**Goal A**
Answer these questions about the smoker forum thread, one line each:
(i) What temperature will the #3 smoker not go above?
(ii) About how much was spent on the #3, including shipping and accessories?
(iii) What two items does themule69 say can be added to a pellet burner?

# Pellet vs Electric



## longevity (Aug 20, 2013)

Hi Guys,

Probably raised before, but i got a smokin it #3 and the thing wont go above 180 degrees. Not too happy and i am within the return window. 
 

Do pellet smokers/grills produce as much smoke? Should i jump to pellet while i have the chance? Mainly for RIBs, but also would love to do chicken on there.

Being the #3 is analog temp controlled, I am wondering should i put a few hundred more into a pellet style smoker/grill. Spent about $900 with shipping plus accessories on the #3 and thinking of getting a cookshack pg500 instead or a yoder or treager...

Any thoughts?


----------



## themule69 (Aug 20, 2013)

Pellet burners do not produce a lot of smoke.You can add a AMNPS or a AMNTS.

Happy smoken.

David


----------



## longevity (Aug 20, 2013)

themule69 said:


> Pellet burners do not produce a lot of smoke.You can add a AMNPS or a AMNTS.

**Supplied information**
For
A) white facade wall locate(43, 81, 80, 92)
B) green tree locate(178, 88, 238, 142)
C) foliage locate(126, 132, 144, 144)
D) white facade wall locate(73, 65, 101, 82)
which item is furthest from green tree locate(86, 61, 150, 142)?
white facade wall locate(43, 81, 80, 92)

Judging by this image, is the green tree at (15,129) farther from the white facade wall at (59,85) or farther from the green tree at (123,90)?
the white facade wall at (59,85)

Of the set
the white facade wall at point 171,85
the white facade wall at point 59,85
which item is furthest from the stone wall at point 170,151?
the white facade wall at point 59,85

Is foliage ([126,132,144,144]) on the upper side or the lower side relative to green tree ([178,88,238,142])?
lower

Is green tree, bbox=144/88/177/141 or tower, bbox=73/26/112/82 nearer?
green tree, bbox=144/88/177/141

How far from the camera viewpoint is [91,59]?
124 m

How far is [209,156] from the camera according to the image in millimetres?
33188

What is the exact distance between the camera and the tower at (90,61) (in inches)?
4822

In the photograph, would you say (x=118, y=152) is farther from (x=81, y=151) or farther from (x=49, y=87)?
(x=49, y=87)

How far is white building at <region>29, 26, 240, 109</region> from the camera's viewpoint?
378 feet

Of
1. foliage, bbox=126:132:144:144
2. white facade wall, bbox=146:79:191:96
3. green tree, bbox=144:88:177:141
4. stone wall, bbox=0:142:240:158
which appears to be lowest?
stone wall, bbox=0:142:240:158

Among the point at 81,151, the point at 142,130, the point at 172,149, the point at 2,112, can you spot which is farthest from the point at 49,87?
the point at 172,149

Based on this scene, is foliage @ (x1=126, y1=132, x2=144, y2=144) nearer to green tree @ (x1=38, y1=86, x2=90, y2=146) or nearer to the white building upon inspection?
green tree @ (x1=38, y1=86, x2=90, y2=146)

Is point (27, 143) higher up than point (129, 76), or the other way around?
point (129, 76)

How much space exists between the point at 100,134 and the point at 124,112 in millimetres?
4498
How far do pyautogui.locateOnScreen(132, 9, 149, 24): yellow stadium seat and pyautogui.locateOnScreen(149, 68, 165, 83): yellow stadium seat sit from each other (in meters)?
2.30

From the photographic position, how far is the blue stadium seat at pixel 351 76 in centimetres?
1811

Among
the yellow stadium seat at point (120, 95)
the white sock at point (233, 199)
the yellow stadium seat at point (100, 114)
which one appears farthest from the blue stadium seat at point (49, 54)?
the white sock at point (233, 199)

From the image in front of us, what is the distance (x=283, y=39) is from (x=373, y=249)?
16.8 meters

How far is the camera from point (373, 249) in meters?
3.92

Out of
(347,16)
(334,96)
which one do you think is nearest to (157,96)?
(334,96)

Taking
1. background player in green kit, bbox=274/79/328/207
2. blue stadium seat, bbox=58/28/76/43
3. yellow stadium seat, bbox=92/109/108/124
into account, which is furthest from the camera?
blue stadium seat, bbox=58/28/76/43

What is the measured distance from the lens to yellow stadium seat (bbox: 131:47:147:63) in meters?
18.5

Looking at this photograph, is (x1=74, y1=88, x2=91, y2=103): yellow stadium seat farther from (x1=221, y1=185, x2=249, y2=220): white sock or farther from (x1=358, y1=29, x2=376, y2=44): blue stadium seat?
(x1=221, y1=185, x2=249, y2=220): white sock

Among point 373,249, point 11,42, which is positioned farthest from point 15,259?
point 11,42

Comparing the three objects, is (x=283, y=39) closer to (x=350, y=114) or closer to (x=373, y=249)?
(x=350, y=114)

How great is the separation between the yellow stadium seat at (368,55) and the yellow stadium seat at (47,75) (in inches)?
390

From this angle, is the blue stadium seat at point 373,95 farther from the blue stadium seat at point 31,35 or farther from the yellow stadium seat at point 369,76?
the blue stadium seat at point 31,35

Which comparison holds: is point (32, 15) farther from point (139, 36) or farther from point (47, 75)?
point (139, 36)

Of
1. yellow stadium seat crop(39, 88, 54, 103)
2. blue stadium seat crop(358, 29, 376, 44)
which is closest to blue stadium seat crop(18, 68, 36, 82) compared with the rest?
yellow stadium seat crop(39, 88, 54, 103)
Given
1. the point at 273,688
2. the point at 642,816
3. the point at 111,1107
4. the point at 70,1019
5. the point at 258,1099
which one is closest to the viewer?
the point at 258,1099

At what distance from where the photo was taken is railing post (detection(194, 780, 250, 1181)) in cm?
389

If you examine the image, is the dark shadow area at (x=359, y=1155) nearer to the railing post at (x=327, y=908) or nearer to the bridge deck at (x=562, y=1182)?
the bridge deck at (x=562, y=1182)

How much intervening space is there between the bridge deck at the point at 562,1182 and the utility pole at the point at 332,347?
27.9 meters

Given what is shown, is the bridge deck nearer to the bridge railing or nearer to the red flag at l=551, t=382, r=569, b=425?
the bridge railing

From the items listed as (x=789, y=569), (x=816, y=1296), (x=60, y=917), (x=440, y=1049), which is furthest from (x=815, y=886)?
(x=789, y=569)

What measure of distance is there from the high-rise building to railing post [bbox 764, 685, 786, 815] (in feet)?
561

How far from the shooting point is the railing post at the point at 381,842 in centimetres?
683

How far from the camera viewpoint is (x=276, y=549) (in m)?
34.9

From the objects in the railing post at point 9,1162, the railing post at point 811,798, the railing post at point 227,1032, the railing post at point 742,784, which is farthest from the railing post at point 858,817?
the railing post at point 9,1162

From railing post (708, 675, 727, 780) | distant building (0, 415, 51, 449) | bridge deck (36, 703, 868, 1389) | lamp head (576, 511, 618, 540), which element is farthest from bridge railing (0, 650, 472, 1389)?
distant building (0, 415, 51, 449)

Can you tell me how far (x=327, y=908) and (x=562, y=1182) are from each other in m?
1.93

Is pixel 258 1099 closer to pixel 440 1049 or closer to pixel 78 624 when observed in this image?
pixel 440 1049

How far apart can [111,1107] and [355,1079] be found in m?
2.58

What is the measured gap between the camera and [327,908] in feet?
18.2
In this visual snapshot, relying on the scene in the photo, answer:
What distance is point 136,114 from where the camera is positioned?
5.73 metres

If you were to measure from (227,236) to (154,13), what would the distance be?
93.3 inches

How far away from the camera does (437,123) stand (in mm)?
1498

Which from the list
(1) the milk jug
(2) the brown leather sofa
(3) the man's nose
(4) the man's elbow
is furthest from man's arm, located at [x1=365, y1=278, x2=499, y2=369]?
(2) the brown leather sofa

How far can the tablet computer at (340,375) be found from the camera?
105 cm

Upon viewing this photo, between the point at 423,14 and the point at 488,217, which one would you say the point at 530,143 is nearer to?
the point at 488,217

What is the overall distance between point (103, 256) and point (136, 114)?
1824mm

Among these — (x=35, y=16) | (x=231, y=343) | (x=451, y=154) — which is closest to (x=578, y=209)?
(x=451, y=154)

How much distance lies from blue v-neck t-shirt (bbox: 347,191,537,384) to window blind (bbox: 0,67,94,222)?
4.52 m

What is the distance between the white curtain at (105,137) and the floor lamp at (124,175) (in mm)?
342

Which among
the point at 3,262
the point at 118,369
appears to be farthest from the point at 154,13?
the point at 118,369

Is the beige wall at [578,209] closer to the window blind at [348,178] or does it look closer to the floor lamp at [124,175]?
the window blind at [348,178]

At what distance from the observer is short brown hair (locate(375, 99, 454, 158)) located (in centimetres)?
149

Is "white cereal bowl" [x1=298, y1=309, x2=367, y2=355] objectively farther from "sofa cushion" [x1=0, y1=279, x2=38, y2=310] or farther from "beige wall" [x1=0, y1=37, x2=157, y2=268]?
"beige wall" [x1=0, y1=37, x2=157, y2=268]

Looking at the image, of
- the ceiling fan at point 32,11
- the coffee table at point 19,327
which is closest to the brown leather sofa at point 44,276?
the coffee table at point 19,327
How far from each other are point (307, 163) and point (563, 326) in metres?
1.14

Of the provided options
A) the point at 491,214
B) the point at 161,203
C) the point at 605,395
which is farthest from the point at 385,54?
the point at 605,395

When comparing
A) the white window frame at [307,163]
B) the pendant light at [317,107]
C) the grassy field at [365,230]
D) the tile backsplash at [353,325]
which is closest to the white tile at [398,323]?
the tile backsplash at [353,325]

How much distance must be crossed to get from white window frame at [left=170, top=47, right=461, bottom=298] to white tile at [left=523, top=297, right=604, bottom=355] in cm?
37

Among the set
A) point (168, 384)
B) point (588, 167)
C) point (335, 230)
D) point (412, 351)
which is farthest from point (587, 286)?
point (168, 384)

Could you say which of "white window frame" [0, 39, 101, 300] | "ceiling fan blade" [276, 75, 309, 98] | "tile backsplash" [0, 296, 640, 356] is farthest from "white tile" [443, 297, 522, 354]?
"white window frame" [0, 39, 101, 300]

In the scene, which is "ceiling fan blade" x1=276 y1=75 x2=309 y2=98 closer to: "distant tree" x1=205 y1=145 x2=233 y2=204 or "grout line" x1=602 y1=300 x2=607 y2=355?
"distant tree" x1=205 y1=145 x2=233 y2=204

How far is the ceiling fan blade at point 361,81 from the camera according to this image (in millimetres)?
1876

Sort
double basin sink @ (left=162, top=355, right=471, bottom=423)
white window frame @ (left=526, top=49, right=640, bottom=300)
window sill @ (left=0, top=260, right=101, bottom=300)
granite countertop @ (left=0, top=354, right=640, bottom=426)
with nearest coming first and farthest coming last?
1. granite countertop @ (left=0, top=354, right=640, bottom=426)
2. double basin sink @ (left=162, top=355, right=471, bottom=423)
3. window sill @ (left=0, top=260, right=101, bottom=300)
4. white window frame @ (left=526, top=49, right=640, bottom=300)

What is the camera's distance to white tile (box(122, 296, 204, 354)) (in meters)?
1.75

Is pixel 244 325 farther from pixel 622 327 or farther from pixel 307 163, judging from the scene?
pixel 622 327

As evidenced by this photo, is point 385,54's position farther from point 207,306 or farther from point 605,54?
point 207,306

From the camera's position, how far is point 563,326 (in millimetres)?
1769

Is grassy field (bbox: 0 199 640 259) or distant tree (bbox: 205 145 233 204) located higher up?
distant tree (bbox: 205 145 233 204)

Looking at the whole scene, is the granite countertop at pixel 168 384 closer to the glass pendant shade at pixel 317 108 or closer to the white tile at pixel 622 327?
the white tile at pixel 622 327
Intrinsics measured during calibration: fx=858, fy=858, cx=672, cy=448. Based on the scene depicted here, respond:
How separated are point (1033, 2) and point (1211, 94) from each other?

**Goal B**
Set down, word for word, the lines of the records from the one containing "Intrinsics measured during" through the end of the records, both ends included.

**Exercise result A**
(i) 180 degrees
(ii) About $900
(iii) An AMNPS or an AMNTS

**Exercise result B**
Intrinsics measured during calibration: fx=858, fy=858, cx=672, cy=448. Based on the scene depicted here, respond:
How separated are point (1033, 2) and point (1211, 94) from each other?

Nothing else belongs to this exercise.